At various times this winter, I realized that baseball would never, ever come back. It’s good that my accomplishments ended up being stupid. Where is it?
I guess it depends on whether or not the 2022 Cleveland Guardians trend toward their best, worst, or most likely results during the regular season. For the first time in several years, I can say without any hesitation that I have absolutely no idea what this team is going to do.
As always, we’ll start with the worst-case scenario. Honestly, I don’t know if that’s what we usually start with. You’re not going to check, and that’s actually how a lot of the culture goes.
Is not it creepy?
Worst case scenario: 81-81
WAIT JUST A DARN SECOND YOU PULL MY LEG HERE SCOOTER HOW CAN A .500 RECORD BE THE WORST CASE SCENARIO?
In a vacuum, this is not the case. However, Major League Baseball is completely broken because the owners continue to exploit the workforce and even buy whole quarters with reckless abandon. Baseball teams. They named it Wrigleyville as a joke. BUBBLE. GUM. TOWN.
The owners claim to be unable to afford contracts that are fairly insignificant compared to the league average while remaining silent about the additional $60 million in revenue they pocket from national TV deals alone this offseason.
So an 81-81 record would signal to the ownership that they have once again done the bare minimum to keep fans interested. They would make no investment in the team and trade both Shane Bieber and José Ramírez in order to keep the carousel going.

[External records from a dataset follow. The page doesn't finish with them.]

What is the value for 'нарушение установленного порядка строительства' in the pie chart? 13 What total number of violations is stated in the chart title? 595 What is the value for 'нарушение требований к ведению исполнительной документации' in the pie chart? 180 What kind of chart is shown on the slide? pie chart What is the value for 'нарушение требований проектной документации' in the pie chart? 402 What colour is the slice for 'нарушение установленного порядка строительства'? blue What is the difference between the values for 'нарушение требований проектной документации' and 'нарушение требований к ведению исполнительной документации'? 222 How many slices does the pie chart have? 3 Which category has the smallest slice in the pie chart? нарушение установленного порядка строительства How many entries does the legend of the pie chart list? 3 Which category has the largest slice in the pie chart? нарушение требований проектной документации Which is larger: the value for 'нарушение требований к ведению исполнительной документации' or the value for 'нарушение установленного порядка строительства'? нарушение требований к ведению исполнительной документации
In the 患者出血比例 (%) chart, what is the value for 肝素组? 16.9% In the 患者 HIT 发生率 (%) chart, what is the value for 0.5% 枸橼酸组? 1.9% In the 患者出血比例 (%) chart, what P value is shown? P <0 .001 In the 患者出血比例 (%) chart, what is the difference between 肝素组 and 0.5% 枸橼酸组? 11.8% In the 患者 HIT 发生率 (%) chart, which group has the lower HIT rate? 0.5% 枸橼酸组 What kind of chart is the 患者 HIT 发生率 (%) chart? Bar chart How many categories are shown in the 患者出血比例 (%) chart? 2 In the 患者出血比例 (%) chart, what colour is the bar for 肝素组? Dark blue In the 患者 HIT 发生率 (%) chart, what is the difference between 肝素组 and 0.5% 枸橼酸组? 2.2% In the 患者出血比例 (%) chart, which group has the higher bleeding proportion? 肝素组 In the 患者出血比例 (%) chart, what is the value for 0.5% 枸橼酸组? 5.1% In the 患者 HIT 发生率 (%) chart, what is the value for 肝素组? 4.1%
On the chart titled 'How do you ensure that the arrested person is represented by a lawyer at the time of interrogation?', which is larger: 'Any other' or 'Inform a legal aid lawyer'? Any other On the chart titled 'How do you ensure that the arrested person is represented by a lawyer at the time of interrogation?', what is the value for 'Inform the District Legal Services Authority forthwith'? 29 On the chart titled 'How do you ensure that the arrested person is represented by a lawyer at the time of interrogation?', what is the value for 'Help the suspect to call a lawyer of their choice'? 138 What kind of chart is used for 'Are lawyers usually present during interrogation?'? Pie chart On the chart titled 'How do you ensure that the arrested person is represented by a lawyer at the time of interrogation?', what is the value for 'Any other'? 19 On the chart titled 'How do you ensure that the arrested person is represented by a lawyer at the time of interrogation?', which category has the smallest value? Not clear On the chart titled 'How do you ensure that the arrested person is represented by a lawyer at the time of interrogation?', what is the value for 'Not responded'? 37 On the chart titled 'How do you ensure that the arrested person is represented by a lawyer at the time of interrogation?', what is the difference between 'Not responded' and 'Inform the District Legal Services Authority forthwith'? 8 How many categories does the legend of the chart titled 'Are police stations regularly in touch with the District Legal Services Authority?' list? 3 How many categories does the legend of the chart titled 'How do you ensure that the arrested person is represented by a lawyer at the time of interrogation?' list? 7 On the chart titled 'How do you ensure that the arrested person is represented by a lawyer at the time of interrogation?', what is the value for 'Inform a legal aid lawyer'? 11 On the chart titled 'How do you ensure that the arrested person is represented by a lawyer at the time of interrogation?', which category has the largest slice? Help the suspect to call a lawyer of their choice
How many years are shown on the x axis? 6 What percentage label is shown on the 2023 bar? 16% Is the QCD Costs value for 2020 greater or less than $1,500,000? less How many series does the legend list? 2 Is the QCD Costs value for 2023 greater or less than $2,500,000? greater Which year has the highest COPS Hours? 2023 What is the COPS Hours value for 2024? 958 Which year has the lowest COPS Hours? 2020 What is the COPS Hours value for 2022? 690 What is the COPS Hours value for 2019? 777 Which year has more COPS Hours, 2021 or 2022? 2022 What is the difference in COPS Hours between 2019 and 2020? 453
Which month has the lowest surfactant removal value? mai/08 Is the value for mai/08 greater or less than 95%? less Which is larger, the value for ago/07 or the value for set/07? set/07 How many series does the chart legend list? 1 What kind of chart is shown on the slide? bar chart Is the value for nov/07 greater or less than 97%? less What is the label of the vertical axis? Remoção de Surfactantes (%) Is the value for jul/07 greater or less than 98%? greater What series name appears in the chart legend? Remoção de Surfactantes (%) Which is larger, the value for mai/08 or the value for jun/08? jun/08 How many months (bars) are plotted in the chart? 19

And we would continue to buy things. Just wait for commercials where Flo is the “guardian” of Progressive Field. People will eat it.
Best-case scenario: Major League Baseball folds
Major League Baseball exploits young men by promising them huge salaries in order to get the most out of them. Keep in mind that these are human beings trying to do this thing they love. A tiny fraction of those players make real money, and a tiny fraction of those sign a non-rookie contract.
Players are the only reason the sport still exists and so they should run the leagues. Don’t tell me owners have to pay for stadiums or other nonsense when everyone can clearly see them coercing and bullying others into going bankrupt or destroying themselves just to avoid lifting a finger. It’s actually presidential behavior now.
I can’t take the league seriously until a drastic change happens. Here’s a good start: Major League Baseball’s monopoly is based on the idea that they don’t participate in interstate commerce. There’s a SCOTUS decision and everything. By the way, don’t they have gaming and cryptocurrency sponsors?
Pitch clocks, corn. That’s what this great game needs.
Most likely scenario: 81-81
Cleveland stumbles out of the gate as he struggles to find his footing. They navigate a few games below .500 until the All-Star break. A midseason call-up lights a fire under the team and a long single-digit winning streak puts them in position to make a playoff run.
Then someone will make a horrible outfield mistake; José Ramírez’s helmet will fly into a referee and the referee will throw him out of play, causing the benches to clear; somehow, Cal Quantrill will step on a hive of yellow jackets during a game; a Tigers player will teach local crows to fly behind the pitcher and scream every time he pitches; etc
At this point, it becomes clear that the Guardians are going to fall just before the playoffs. So they’ll trade Bieber, and they’ll trade Ramírez, and they’ll trade [That Other Guy You Love]. And we’ll start the whole charade all over again.
If that doesn’t sound like fun, that’s because it’s not meant to be. The property saw it could run a mediocre team on the pitch every April. Sometimes a few players will surprise them and they will make one or two acquisitions and push for an extra season. Then they will reduce the payroll.
The only thing that could possibly break this cycle is the extremely talented group of incredibly underpaid men who can’t rent a car right now.
In the meantime, Major League Baseball is sponsored by a company that drops generic Viagra on your doorstep called “Roman”.